(Given passage):
*** Begin section ***

Form 8-K





Washington, DC 20549







Pursuant to Section 13 OR 15(d) of the

Securities Exchange Act of 1934

Date of Report (Date of earliest event reported): May 13, 2011



Owens & Minor, Inc.

(Exact name of registrant as specified in its charter)




Virginia   1-9810   54-1701843

(State or other jurisdiction

of incorporation



File Number)


(IRS Employer

Identification No.)

9120 Lockwood Blvd., Mechanicsville, Virginia   23116
(Address of principal executive offices)   (Zip Code)

Registrant’s telephone number, including area code (804) 723-7000

Not applicable

(former name or former address, if changed since last report.)



Check the appropriate box below if the Form 8-K filing is intended to simultaneously satisfy the filing obligation of the registrant under any of the following provisions (see General Instruction A.2.below):


¨ Written communications pursuant to Rule 425 under the Securities Act (17 CFR 230.425)


¨ Soliciting material pursuant to Rule 14a-12 under the Exchange Act (17 CFR 240.14a-12)


¨ Pre-commencement communications pursuant to Rule 14d-2(b) under the Exchange Act (17 CFR 240.14d-2(b))


¨ Pre-commencement communications pursuant to Rule 13e-4(c) under the Exchange Act (17 CFR 240.13e-4(c))




Item 8.01. Other Events.

*** End section ***

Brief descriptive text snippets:
*** Begin section ***

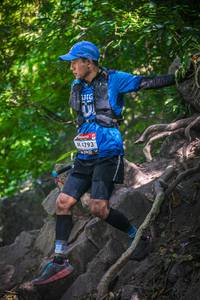 BIB: 4793
                            <button type="button" onclick="openModal(7116980)" class="btn btn-primary btn-sm float-right btn-popup" data-toggle="modal" data-target=".modal-high-quality">
                        <i class="fas fa-shopping-cart"></i> Add to Cart
                    </button>
                                            <button type="button" onclick="isThisMe(7116980, true)" class="btn btn-success btn-sm float-right btn-popup btn-isme hidden" data-toggle="tooltip" data-placement="bottom" title="นี่คือรูปของคุณใช่ไหม คลิกที่นี่เพื่อเอาเข้าอัลบั้ม">
                        <i class="fas fa-plus"></i> Add to album
                    </button>
                    <button type="button" onclick="isThisMe(7116980, false)" class="btn btn-warning btn-sm float-right btn-popup btn-isnotme hidden">
                        <i class="fas fa-ban"></i> Remove from album
                    </button>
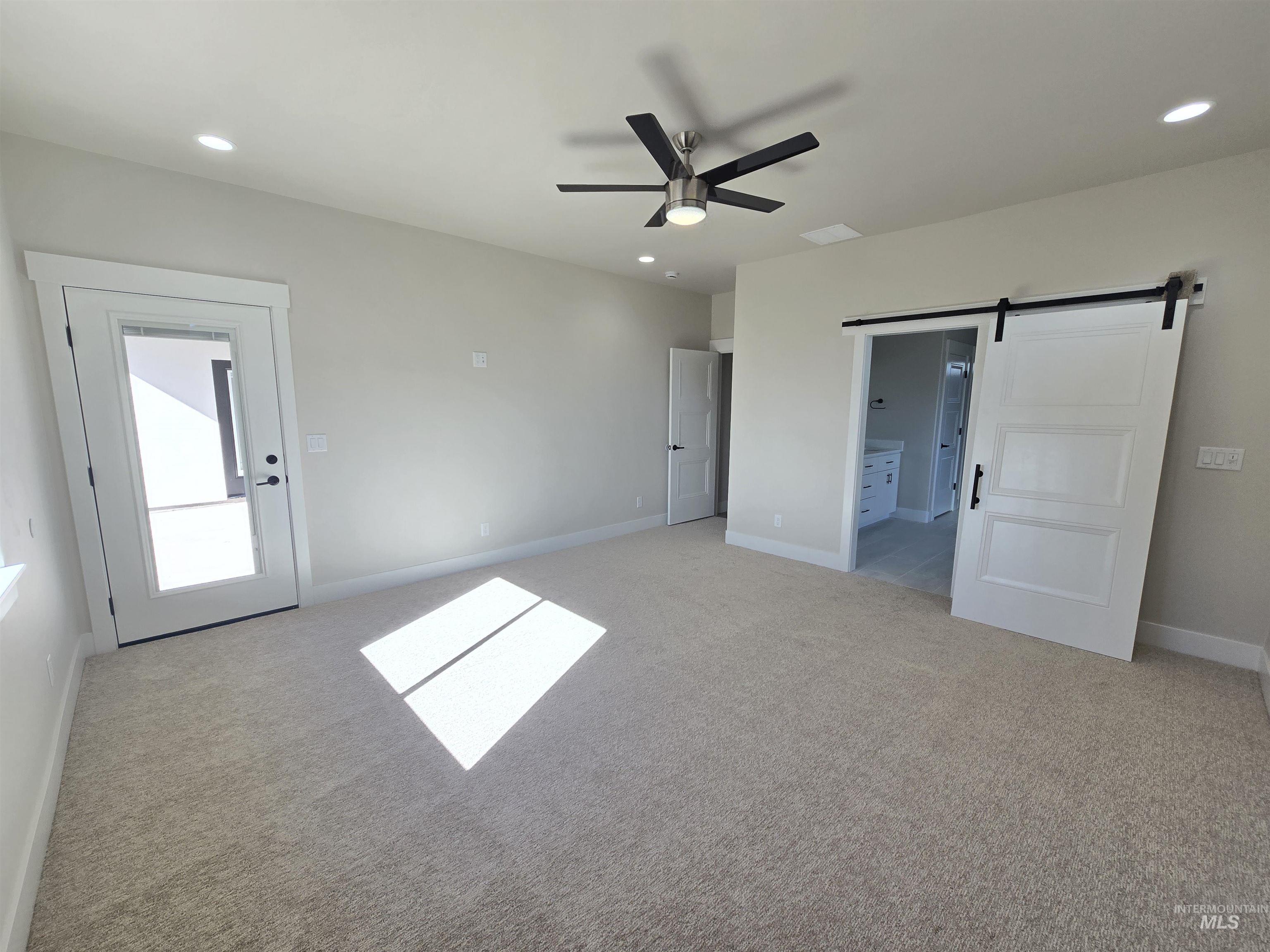 1577 Tule Dr., Twin Falls, Idaho 83301, 4 Bedrooms, 3 Bathrooms, Residential For Sale, Price $650,000, 98973126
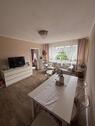 Foto - 4 Zimmer Etagenwohnung zum Kaufen in Kleve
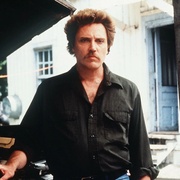 [犯罪/爱情] 强盗爸爸 At Close Range  [西恩·潘/克里斯托弗·沃肯][蓝光/高清1080p/4K下载]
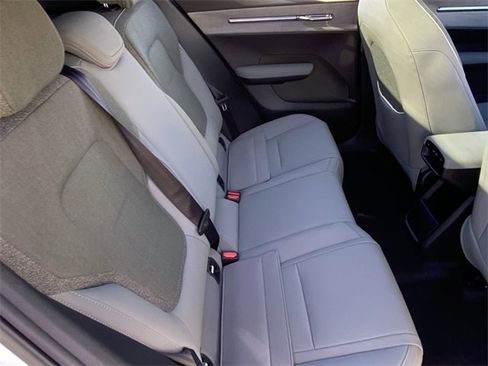 New 2026 Volvo EX30 Plus image 14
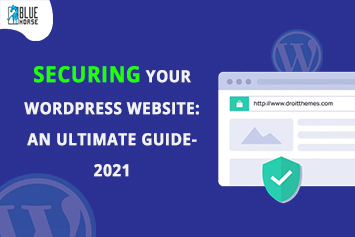 https://wip.tezcommerce.com:3304/admin/iUdyog/blog/27/Securing Your WordPress Website An Ultimate Guide- 2021.jpg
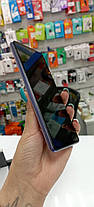 Б/в Samsung Galaxy A52 4/128 Gb, фото 4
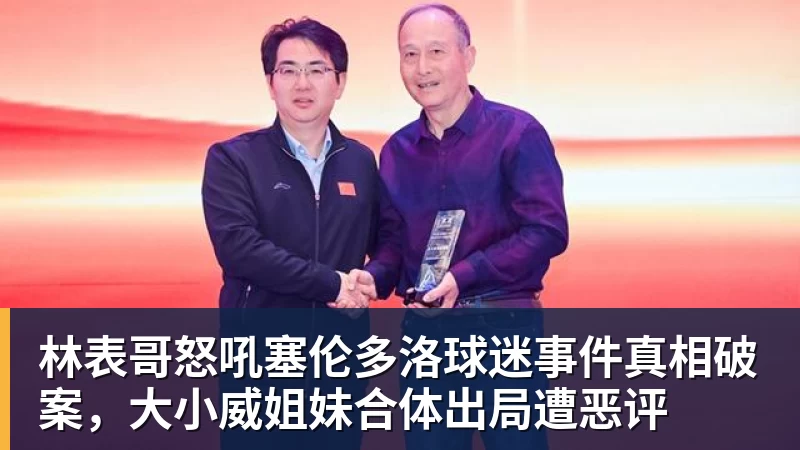 黄金周出游拍大片 京东影像大赛中国行启航邀你定格山河热爱赢万元创作金 - 开云app官方在线入口 - 开云(中国)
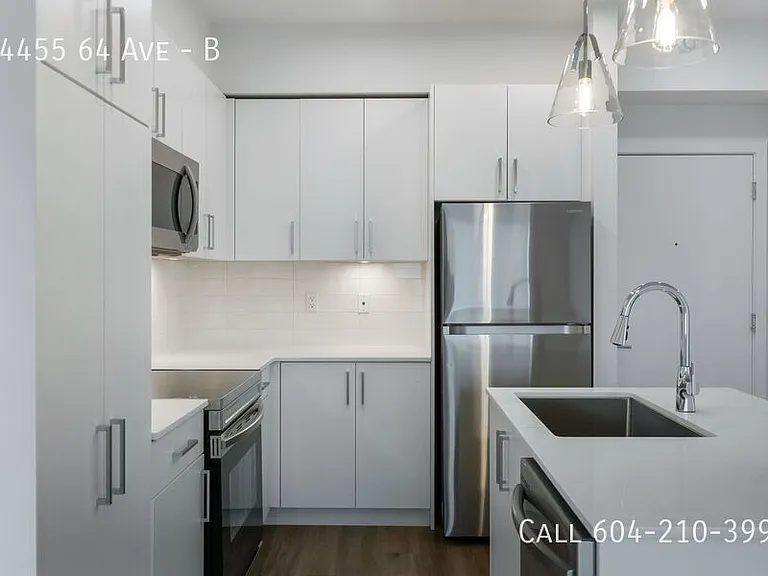 14455 64th Ave #B — Photo 4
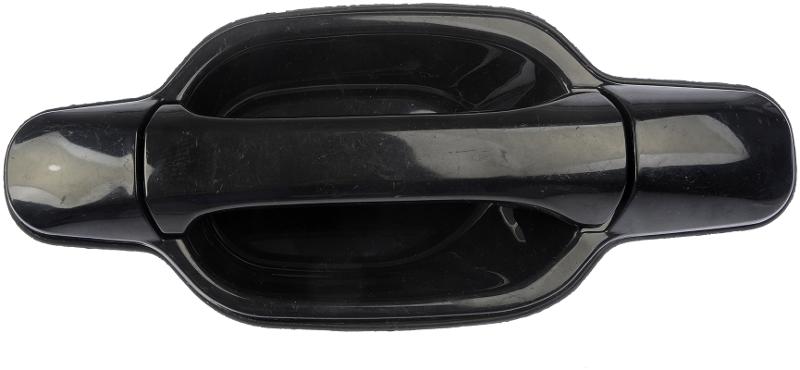 Dorman 80277 Exterior Door Handle product image 4 of 6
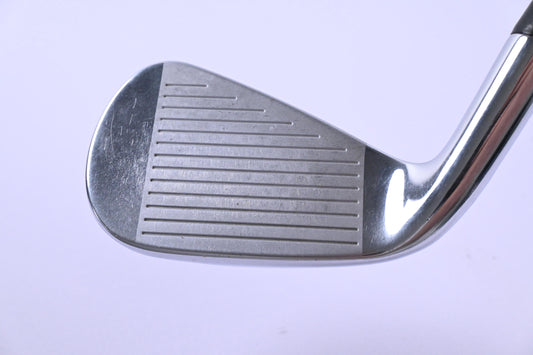 Callaway Paradym #7 Iron / Regular Flex N.S.PRO 850 GH Neo Shaft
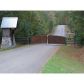 8 Clear Creek Valley Drive, Ellijay, GA 30536 ID:2450277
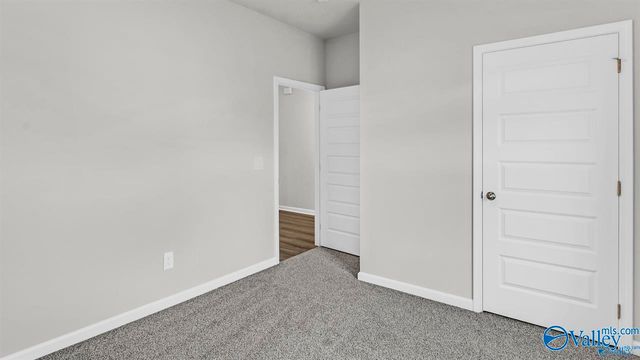 122 Betty Williams Drive, Madison, AL 35756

*** End section ***

(Exercise objective): Write out the Form 8-K cover page again, starting with "Check the appropriate" and going on through "(17 CFR 240.13e-4(c))", swapping "registrant" for "company".

(Task solution):
Check the appropriate box below if the Form 8-K filing is intended to simultaneously satisfy the filing obligation of the company under any of the following provisions (see General Instruction A.2.below):


¨ Written communications pursuant to Rule 425 under the Securities Act (17 CFR 230.425)


¨ Soliciting material pursuant to Rule 14a-12 under the Exchange Act (17 CFR 240.14a-12)


¨ Pre-commencement communications pursuant to Rule 14d-2(b) under the Exchange Act (17 CFR 240.14d-2(b))


¨ Pre-commencement communications pursuant to Rule 13e-4(c) under the Exchange Act (17 CFR 240.13e-4(c))